I have to take exception to the use of the term organic if that is the only qualification of some of your purchases. As regards its use on the forum it has been debated many times before so I shall not go over that again in any detail but I think it is fair comment to say that its meaning in the context of what the home gardener means by it and its application to products as offered in your typical supermarket are poles apart. It gets totally ridiculous when even extended to fizzy drinks.The only thing that one can guarantee about such supermarket offerings is that the prices tend to be higher and the benefits arguable.I don't like the indiscriminate use of what I call buzz-words, no single term or combination of terms will give you infallibly the best choice.
Having said that there are some buzz-words that tend to be helpful, such as local if it means fresher when that matters, maturer inasmuch as tomatoes for example are ripened on the plant.Once again there is a glaring exception, the banana is not grown commercially in our climate and is a popular and very important addition to our diet.
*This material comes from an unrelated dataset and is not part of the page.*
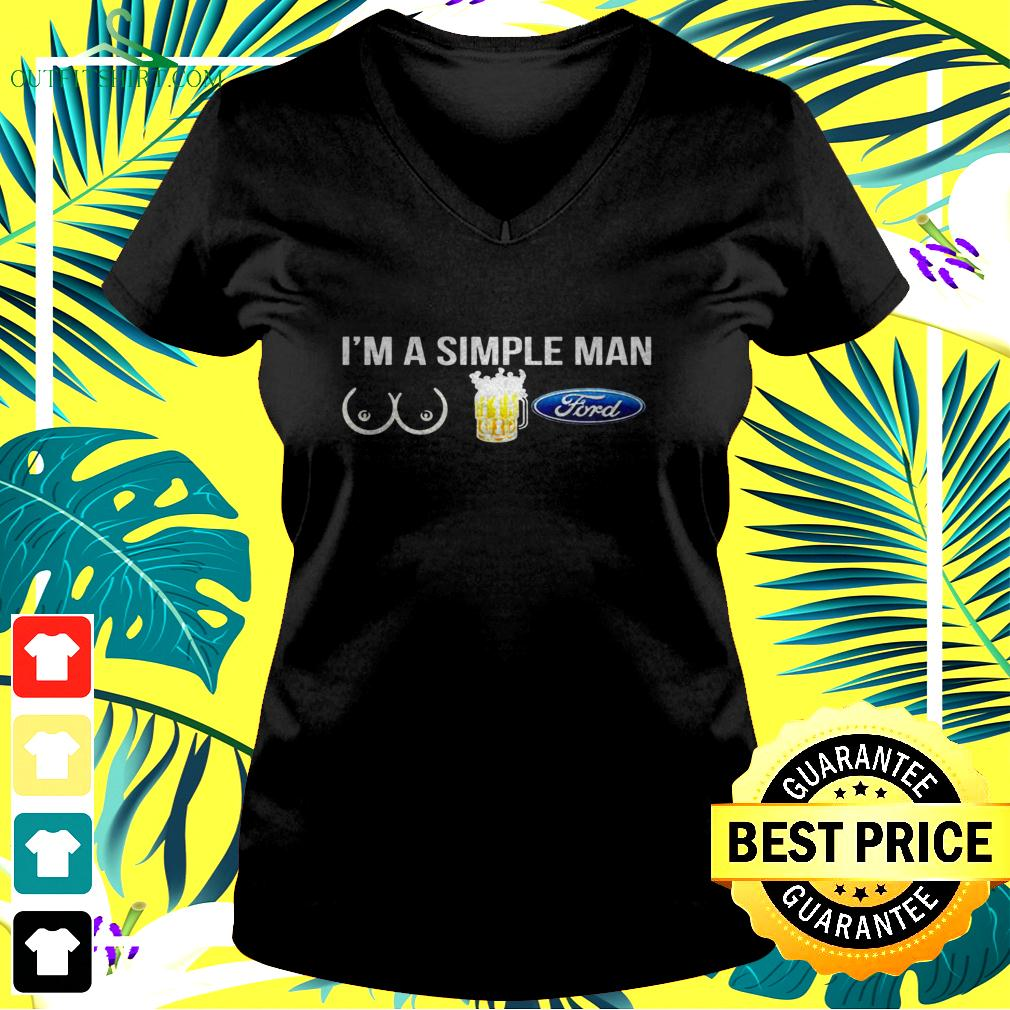 I'm a simple man girl beer and ford v-neck t-shirt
Seasonal is very important, one won't get local produce out of season and imported produce will have clocked up many air miles and have lost a lot of nutrition. However our best purchase for sultanas happen to come from Australia and why not if brought in bulk by sea.
Another generally reliable pointer is if the food is traceable back to the producer who has his/her reputation at stake.
One pointer of my own, eat as much unprocessed food and in as much variety as is possible at any season.
I won't go on, there is much more that can be said and I have made my basic point.